Concept

Richardson Highway

Summary
The Richardson Highway is a highway in the U.S. state of Alaska, running 368 miles (562 km) and connecting Valdez to Fairbanks. It is marked as Alaska Route 4 from Valdez to Delta Junction and as Alaska Route 2 from there to Fairbanks. It also connects segments of Alaska Route 1 between the Glenn Highway and the Tok Cut-Off. The Richardson Highway was the first major road built in Alaska. A pack trail from the port at Valdez to Eagle, a distance of about 409 miles (660 km), was built in 1898 by the U.S. Army to provide an "all-American" route to the Klondike gold fields. After the rush ended, the Army kept the trail open in order to connect its posts at Fort Liscum, in Valdez, and Fort Egbert, in Eagle. The Fairbanks gold rush in 1902, and the construction of a WAMCATS telegraph line along the trail in 1903, made the Valdez-to-Eagle trail one of the most important access routes to the Alaska Interior, so in 1910, the Alaska Road Commission upgraded it to a wagon road.
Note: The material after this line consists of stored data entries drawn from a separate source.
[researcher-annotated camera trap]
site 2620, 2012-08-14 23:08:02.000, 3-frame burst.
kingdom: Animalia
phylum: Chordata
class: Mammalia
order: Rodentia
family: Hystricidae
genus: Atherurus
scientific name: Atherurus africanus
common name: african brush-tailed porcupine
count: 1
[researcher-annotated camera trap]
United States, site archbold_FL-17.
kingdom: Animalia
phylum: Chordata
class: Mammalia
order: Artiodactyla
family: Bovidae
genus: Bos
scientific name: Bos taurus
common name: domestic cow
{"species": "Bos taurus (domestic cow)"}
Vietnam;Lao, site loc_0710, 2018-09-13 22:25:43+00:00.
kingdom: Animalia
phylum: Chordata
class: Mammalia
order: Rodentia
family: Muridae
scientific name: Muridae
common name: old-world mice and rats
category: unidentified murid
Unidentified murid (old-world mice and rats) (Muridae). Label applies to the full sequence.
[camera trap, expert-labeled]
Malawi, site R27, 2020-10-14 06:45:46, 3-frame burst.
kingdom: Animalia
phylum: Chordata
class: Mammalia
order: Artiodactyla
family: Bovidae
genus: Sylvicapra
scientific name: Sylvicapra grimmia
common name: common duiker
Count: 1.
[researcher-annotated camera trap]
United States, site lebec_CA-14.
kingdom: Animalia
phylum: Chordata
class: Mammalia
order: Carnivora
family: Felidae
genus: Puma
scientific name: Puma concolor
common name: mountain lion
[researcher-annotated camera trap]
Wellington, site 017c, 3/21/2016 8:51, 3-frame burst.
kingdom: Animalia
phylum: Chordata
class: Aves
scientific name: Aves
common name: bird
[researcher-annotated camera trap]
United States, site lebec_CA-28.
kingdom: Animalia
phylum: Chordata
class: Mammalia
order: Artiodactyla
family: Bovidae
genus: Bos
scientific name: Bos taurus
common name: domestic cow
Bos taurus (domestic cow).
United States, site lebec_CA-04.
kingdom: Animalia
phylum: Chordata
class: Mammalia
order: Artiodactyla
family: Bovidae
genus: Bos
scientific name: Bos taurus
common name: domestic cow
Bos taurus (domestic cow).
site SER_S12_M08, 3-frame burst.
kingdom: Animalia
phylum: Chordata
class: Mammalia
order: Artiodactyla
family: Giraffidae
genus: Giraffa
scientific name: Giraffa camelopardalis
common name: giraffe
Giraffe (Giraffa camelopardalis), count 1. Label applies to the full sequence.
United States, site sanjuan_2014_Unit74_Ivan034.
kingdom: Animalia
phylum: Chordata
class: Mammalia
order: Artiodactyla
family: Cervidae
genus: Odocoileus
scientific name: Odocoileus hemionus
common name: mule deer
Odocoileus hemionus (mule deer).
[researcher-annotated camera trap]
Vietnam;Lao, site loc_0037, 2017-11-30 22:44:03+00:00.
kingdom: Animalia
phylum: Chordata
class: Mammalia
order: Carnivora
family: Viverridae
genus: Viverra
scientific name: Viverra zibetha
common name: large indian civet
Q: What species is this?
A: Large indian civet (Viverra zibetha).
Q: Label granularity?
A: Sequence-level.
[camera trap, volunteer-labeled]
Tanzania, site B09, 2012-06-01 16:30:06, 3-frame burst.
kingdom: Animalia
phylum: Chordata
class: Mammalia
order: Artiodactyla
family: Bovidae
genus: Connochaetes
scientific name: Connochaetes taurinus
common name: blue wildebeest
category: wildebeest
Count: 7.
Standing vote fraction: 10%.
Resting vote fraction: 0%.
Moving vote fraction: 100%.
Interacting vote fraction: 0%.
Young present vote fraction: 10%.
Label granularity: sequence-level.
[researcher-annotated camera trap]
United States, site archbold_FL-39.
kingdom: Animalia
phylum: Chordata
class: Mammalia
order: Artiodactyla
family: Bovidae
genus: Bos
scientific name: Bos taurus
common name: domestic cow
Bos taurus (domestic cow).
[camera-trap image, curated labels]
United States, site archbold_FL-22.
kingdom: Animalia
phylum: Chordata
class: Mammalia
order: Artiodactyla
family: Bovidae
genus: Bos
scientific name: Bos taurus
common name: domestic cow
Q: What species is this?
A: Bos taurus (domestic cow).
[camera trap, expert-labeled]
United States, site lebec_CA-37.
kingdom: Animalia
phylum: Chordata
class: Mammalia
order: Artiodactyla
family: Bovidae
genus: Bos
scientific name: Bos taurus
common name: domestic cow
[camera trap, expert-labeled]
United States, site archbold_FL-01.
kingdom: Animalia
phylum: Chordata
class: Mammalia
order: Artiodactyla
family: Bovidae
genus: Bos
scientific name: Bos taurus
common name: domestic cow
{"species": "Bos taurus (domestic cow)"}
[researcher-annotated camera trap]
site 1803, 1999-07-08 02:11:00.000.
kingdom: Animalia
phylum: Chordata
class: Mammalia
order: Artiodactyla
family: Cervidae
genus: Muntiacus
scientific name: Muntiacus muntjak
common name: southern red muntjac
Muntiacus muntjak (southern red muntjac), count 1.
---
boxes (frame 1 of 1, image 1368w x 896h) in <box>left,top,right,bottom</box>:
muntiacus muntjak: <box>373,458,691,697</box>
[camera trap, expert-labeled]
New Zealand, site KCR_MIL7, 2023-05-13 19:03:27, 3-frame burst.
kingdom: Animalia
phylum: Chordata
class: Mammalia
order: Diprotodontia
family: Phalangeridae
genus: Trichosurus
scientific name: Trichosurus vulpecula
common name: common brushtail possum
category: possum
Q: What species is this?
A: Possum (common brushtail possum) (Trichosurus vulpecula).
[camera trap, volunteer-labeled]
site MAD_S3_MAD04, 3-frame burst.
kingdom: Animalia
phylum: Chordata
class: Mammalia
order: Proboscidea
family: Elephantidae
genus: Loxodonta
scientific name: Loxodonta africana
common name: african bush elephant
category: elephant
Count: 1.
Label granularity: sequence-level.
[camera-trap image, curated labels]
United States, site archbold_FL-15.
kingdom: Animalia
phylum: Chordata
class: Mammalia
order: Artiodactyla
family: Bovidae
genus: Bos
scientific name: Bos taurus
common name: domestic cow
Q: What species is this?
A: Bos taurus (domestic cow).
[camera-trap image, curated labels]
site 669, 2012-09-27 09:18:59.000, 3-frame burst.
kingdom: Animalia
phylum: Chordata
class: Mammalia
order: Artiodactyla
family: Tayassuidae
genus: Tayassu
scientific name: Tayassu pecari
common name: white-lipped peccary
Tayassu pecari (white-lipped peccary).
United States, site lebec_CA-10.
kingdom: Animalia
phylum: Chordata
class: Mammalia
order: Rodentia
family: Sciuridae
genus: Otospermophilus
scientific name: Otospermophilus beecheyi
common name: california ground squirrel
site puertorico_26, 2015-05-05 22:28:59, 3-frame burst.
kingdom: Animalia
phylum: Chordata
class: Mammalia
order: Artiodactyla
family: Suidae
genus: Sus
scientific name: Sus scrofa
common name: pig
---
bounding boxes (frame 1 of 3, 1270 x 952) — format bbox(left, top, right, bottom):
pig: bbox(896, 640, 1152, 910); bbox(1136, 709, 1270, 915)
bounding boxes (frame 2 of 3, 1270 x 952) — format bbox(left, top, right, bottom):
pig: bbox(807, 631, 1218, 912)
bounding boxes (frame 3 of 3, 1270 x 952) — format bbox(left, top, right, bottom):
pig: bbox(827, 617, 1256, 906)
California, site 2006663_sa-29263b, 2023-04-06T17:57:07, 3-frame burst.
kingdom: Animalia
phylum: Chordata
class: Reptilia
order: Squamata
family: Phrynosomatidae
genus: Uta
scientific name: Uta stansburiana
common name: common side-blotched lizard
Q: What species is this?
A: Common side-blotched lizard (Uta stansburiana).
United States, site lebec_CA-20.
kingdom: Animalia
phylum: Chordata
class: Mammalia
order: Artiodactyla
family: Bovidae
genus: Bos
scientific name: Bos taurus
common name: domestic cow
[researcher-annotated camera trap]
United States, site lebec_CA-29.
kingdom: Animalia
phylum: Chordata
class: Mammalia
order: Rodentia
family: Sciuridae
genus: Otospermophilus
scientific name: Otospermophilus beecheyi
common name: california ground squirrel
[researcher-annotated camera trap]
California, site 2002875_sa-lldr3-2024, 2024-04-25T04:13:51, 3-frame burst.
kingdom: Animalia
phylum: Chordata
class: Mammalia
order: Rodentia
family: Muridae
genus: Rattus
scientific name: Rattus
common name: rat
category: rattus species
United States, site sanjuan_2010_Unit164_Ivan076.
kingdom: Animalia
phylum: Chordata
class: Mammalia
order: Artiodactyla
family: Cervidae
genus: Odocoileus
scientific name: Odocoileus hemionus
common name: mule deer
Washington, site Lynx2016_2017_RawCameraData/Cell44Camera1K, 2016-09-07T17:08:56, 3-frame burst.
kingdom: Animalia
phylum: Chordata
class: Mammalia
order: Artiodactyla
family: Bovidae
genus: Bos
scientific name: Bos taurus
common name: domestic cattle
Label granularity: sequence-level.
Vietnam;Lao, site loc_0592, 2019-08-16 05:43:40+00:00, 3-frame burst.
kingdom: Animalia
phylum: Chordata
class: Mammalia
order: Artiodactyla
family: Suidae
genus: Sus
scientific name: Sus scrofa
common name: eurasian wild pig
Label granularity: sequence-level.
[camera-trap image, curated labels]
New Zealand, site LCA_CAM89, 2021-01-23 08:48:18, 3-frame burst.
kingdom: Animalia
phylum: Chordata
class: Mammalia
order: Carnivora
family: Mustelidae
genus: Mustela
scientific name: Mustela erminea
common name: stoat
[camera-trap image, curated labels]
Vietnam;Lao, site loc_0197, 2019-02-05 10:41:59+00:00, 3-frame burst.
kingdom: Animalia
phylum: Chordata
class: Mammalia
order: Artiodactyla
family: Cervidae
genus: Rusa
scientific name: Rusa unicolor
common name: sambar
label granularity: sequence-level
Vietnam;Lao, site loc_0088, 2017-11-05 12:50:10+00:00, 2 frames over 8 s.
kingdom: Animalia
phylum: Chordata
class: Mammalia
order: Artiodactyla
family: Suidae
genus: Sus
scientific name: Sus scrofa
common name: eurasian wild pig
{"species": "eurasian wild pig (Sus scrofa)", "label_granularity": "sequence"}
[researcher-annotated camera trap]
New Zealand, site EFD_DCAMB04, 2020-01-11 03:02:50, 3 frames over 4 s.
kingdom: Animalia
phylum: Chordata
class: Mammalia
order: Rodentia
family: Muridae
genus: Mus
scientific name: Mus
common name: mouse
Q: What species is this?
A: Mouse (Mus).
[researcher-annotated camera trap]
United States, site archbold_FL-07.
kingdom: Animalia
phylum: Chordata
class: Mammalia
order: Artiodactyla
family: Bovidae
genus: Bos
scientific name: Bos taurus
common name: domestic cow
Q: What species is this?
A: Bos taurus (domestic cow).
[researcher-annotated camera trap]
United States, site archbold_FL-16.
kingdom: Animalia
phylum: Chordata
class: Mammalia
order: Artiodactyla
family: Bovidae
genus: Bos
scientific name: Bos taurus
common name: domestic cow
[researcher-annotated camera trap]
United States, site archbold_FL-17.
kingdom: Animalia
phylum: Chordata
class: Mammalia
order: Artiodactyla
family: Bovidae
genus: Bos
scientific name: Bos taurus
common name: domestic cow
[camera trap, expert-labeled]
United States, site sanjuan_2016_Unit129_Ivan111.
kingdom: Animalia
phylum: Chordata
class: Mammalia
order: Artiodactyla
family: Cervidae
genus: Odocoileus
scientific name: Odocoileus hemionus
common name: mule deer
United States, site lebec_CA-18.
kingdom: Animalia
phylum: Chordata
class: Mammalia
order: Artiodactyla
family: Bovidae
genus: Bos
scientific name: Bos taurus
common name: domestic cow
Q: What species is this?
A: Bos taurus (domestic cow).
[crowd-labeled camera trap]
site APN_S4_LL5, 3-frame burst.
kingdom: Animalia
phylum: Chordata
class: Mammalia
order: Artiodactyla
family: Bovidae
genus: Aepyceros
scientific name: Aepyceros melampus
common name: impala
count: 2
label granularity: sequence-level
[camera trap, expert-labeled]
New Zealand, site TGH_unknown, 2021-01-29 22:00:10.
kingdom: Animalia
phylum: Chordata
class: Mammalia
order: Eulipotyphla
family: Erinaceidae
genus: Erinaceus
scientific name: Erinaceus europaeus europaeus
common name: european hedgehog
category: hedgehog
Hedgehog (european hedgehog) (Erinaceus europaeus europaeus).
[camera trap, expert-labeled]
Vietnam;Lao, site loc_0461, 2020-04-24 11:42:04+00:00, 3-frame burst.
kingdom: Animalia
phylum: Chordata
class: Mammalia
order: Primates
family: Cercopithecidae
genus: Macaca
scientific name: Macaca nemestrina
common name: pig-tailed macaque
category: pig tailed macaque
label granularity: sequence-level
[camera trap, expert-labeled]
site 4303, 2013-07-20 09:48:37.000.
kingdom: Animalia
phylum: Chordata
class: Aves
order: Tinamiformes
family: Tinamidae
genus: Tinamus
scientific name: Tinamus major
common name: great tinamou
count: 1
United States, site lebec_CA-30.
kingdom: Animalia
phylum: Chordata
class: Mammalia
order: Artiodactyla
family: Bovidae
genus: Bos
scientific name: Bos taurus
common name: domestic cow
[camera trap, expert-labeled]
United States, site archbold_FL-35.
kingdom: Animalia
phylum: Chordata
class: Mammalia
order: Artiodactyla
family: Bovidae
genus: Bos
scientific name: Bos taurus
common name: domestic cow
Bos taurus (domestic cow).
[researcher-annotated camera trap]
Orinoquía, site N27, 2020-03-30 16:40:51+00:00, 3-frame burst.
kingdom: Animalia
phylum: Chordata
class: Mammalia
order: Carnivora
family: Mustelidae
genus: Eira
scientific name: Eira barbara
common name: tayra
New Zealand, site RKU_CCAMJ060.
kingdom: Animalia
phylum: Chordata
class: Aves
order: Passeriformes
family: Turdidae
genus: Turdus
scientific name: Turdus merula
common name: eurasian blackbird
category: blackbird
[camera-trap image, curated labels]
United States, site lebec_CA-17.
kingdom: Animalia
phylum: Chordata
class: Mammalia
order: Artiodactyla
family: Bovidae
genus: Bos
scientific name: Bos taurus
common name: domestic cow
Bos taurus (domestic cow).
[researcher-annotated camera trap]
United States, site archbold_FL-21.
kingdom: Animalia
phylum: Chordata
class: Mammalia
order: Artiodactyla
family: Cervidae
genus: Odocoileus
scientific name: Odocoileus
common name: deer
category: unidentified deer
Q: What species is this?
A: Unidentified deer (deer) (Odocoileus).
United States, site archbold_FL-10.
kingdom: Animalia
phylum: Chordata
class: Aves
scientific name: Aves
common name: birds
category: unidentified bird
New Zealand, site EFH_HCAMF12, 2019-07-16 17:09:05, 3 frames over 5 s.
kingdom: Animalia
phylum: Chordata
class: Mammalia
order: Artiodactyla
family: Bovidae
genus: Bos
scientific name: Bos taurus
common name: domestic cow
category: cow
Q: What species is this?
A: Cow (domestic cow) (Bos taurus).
The head of the project was U.S. Army General Wilds P. Richardson, for whom the highway was later named. During the construction, the government hired failed gold prospectors as well as regular construction workers. The income from this work allowed many of the prospectors to leave Alaska. Several roadhouses now on the National Register of Historic Places were constructed along the route at this time. The rise of motorized travel led the road to be upgraded to automobile standards in the 1920s. To finance continued maintenance and road construction, the Alaska Road Commission instituted tolls for commercial vehicles in 1933 of up to $175 per trip, which were collected at the Tanana River ferry crossing at Big Delta. When the tolls were further increased in 1941 to boost business for the Alaska Railroad, disgruntled truckers nicknamed "gypsies" started a rogue ferry service in order to evade the toll.